▶ _What the exercise asks_
Only the lines from the one with "Spongeables Pedi-Scrub éponge" through the last line of the records below belong in your answer, reproduced exactly and with the pictures left out.

Captioned web image data:
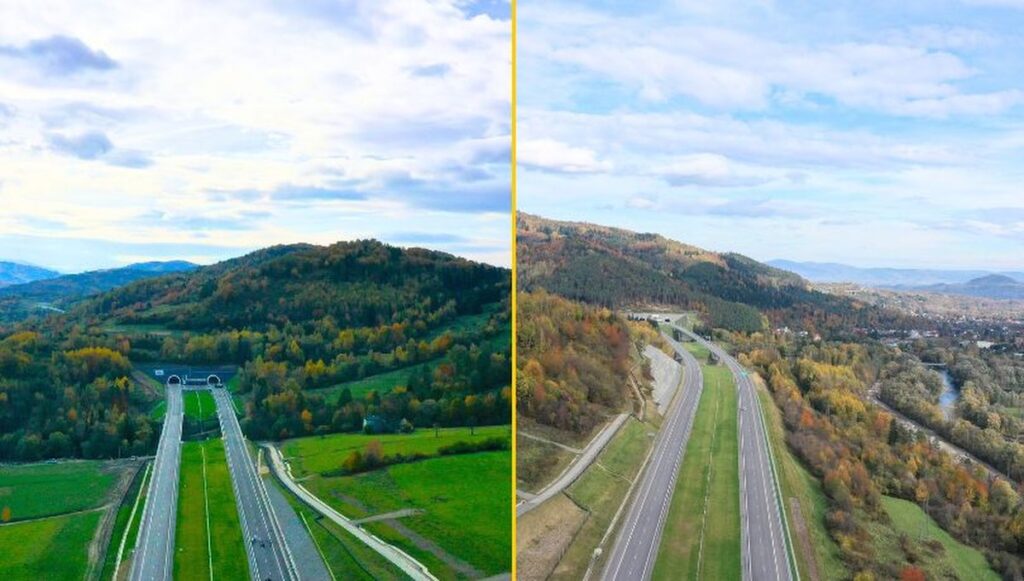 Najpiękniejsza_droga_ekspresowa_S1_w_Polsce_otwart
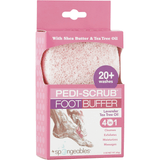 Spongeables Pedi-Scrub éponge pour les pieds - 20+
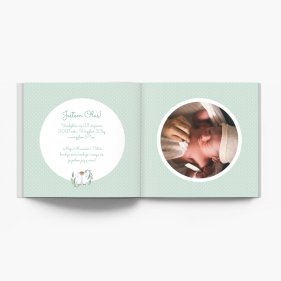 Baby love fotoksiążka, 20x20 cm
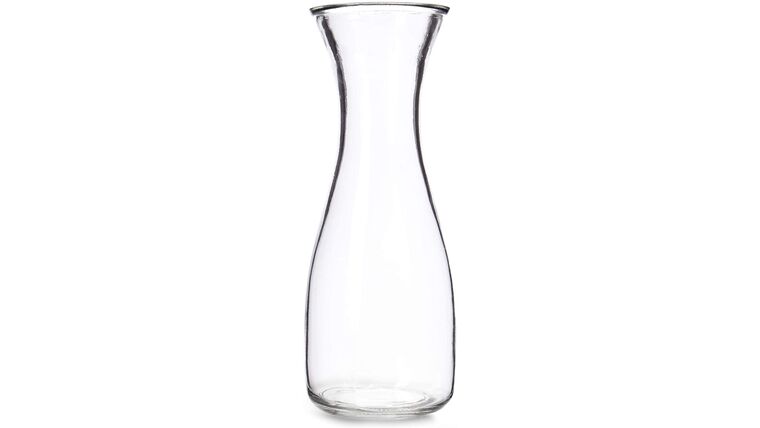 Pitcher/Carafe – Clear Glass Carafe 34oz. | Rental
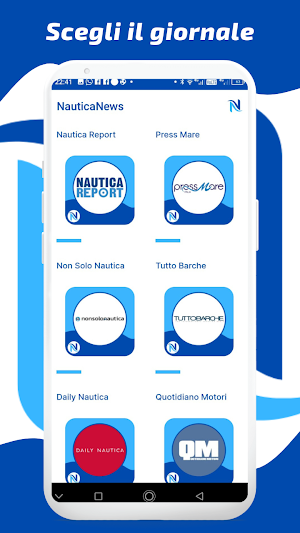 NauticaNews Screenshot 1
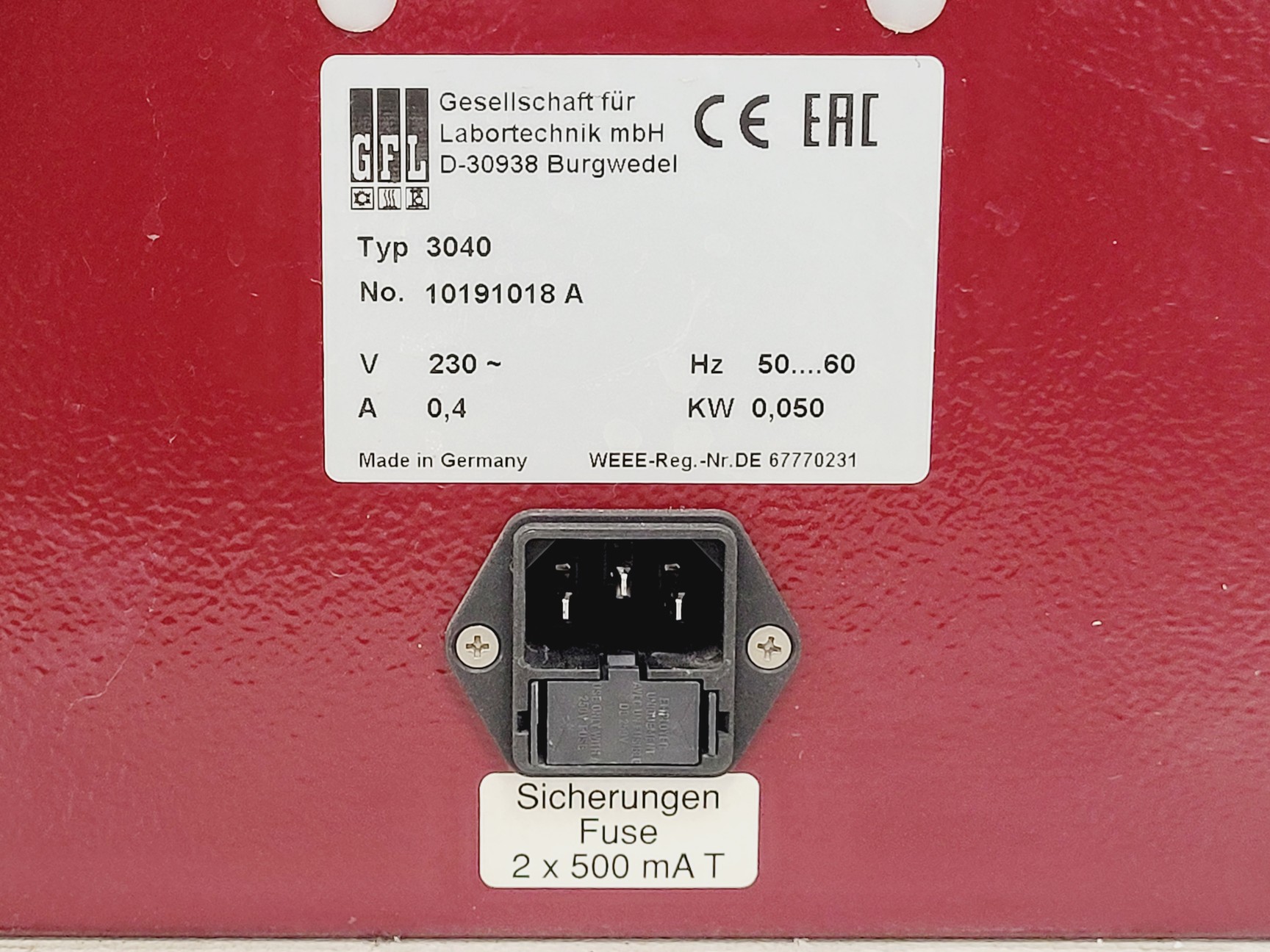 Image of GFL 3040 Overhead Rotator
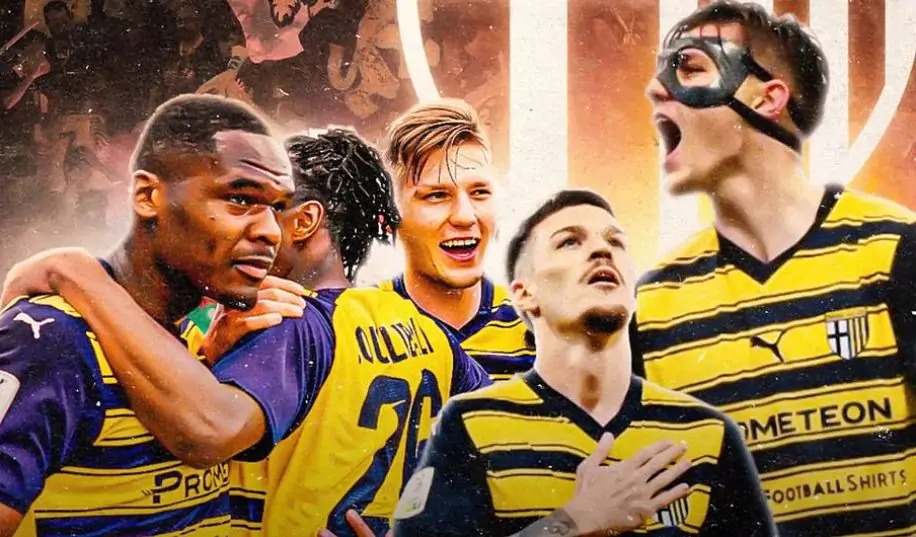 «Парма» возвращается в Серию А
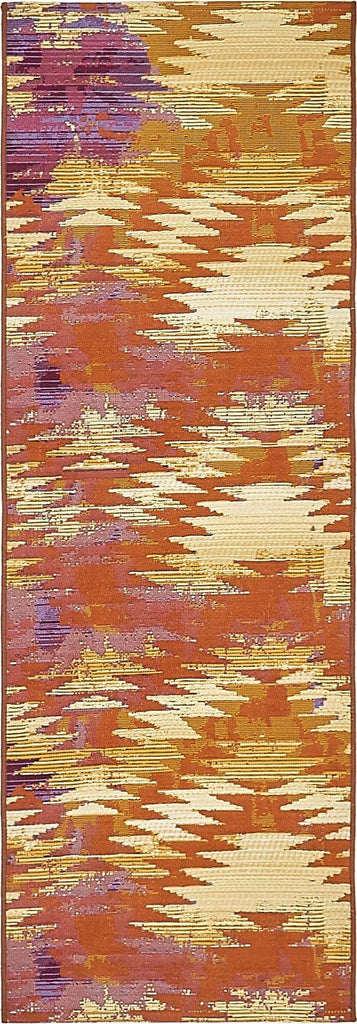 Outdoor Aztec Rug - The Nifty Decor
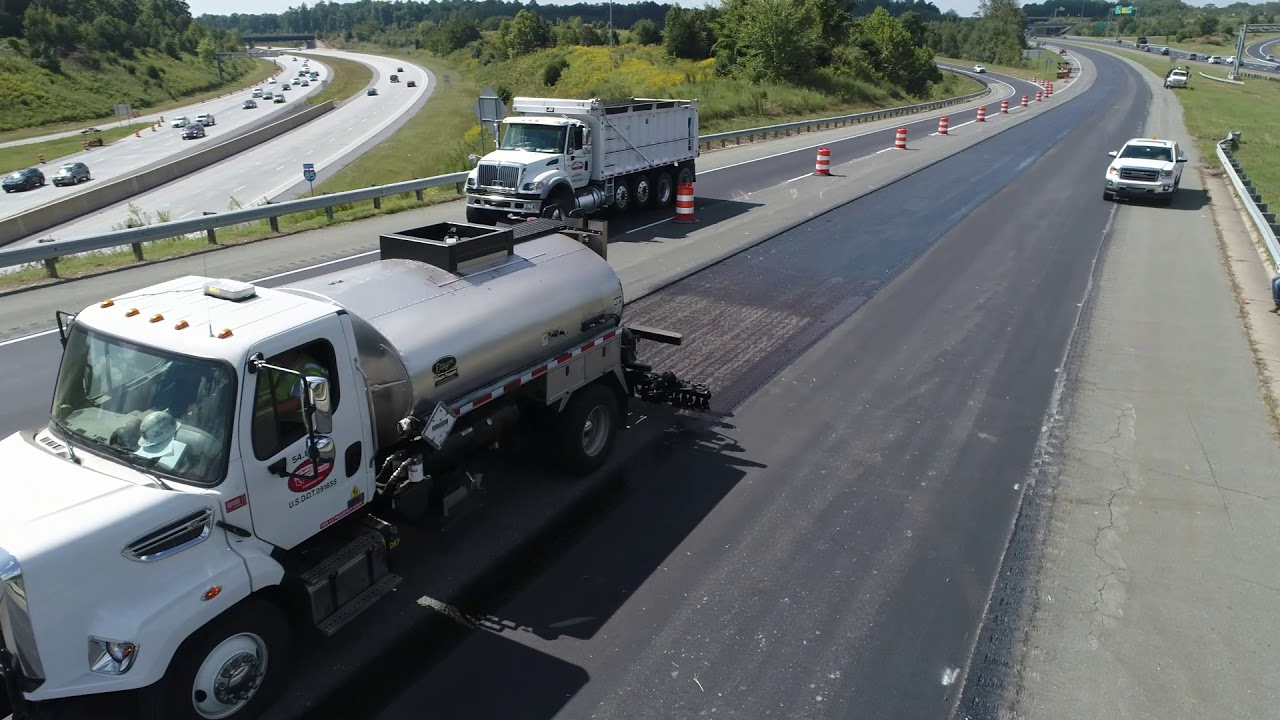 Thompson-Arthur Paving I-40/85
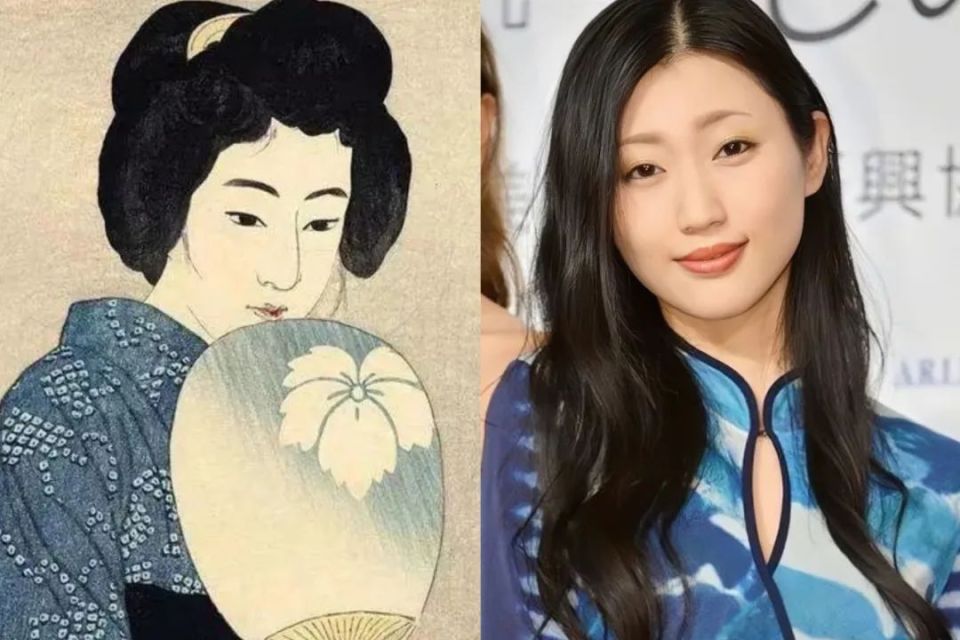 统一东亚男人审美的色气美人爆瘦30斤再复出变这样了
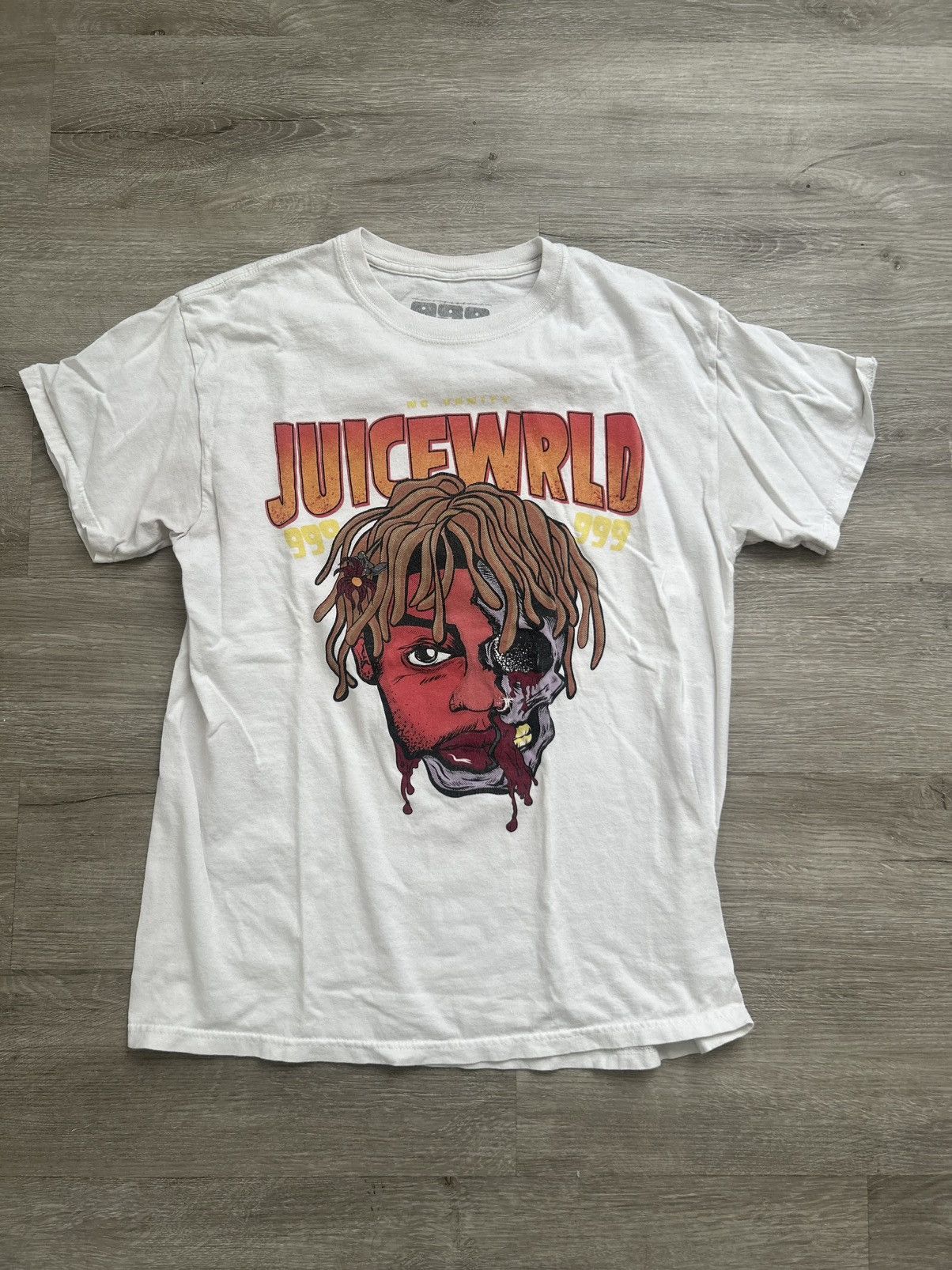 Rap Tees Juice Wrld Tee Hoodie, Sweatshirt | PodTeesHub.com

▶ _Answer to this task_
 Spongeables Pedi-Scrub éponge pour les pieds - 20+
 Baby love fotoksiążka, 20x20 cm
 Pitcher/Carafe – Clear Glass Carafe 34oz. | Rental
 NauticaNews Screenshot 1
 Image of GFL 3040 Overhead Rotator
 «Парма» возвращается в Серию А
 Outdoor Aztec Rug - The Nifty Decor
 Thompson-Arthur Paving I-40/85
 统一东亚男人审美的色气美人爆瘦30斤再复出变这样了
 Rap Tees Juice Wrld Tee Hoodie, Sweatshirt | PodTeesHub.com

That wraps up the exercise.